68 yaşında prostat ameliyatı oldum. Ameliyattan sonra maalesef idrar şikayetlerim kaybolmadı. Gece 1-2 defa çıkarken, gündüz bu rakam 8-12 kez olabiliyor. Bunun tedavisi için 8 çeşit ilaç denedi. Ayrıca idrarı bollaştıran çay, kahve gibi içecekler yasaklandı ama değişen bir şey yok.

Ayrıca artroz hastalığım da var. İlaçlara ve kaplıcalar rağmen giderek artıyor. Merdiven inip çıkmakta ve günlük hareketlerde zorlanıyorum.

N. Öztürk / ALMANYA

Prostatınız alınmadan önce çok normal olan sık idrara çıkma ihtiyacının kaybolmaması pek normal değil. Ne gibi tetkikler yapıldığını ve ne tedaviler uygulandığını bilmediğim için kesin bir yargıya varmak istemiyorum, ancak benim dikkatimi çeken husus, gece idrara çıkma sayınızın 1-2 gibi olması. Eğer sizde bir hastalık olsaydı yani sık idrara çıkma ihtiyacınız organik bir soruna bağlı olsaydı, gece günüz arasında fark olmazdı. Hatta bazen gündüz vakti, yerçekiminin etkisiyle bacaklarda biriken sıvılar (ödem), gece yatınca, genel dolaşıma katılarak idrar şeklinde atıldığı için gece idrara çıkmak daha fazla olabilir. Bu açıdan bakılınca olayınızın psikolojik kökenli olma ihtimali ön plana çıkıyor. Ev doktorunuzla görüşüp sizin bu yönden de tetkik olmanızda yarar var.
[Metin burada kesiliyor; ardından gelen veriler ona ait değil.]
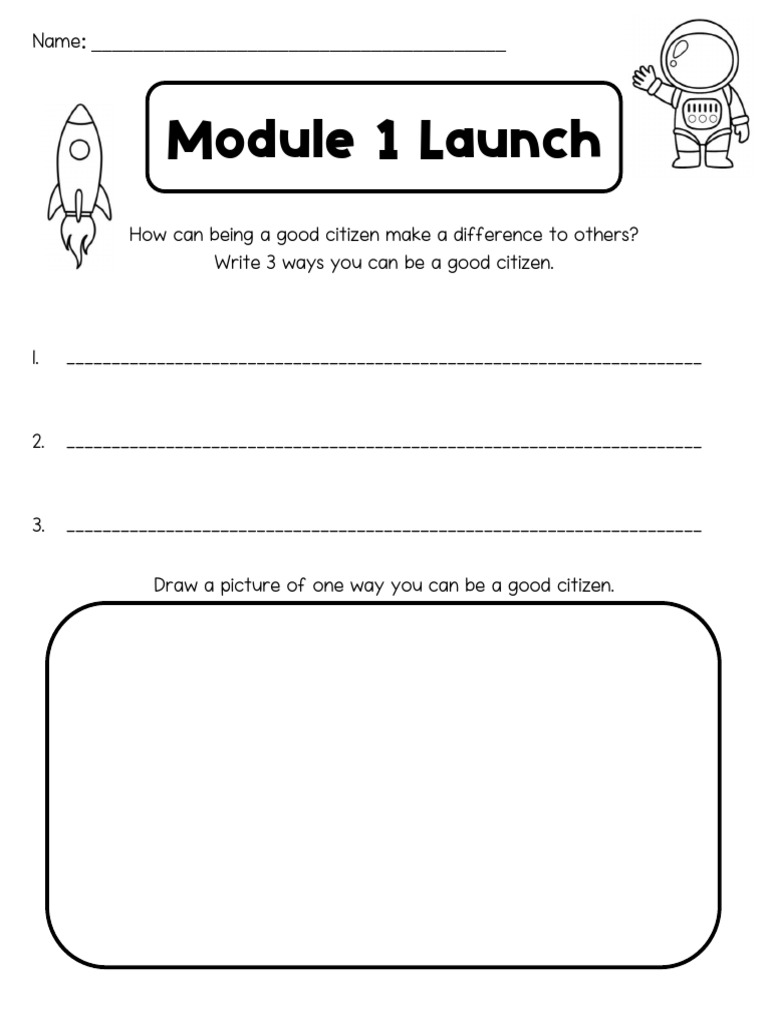 Name: ______________________________

Module 1 Launch

How can being a good citizen make a difference to others?
Write 3 ways you can be a good citizen.

1. ______________________________

2. ______________________________

3. ______________________________

Draw a picture of one way you can be a good citizen.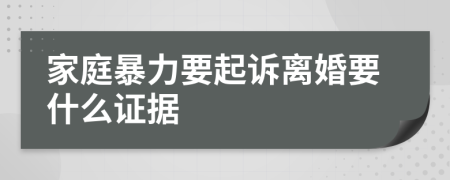 家庭暴力要起诉离婚要什么证据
Öte yandan artroz, sık sık yazdığım gibi eklemin aşınması sonucu ortaya çıkan bir durumdur. Eklemin tedaviyle yenilenmesi söz konusu olmadığına göre bunun da ilaç, kaplıca vb. yöntemlerle tam tedavisi mümkün değil. Sürekli doktor denetiminde kalarak hastalığın ataklarına uygun tedavilerin yapılması gerekir. Eğer hasar gören eklemlerin hareket yeteneği tümüyle kaybolursa, vücuttaki bir çok eklem için mümkün olan, eklemin ameliyatla çıkartılıp yerine yapay bir eklem protezi konulması düşünülebilir.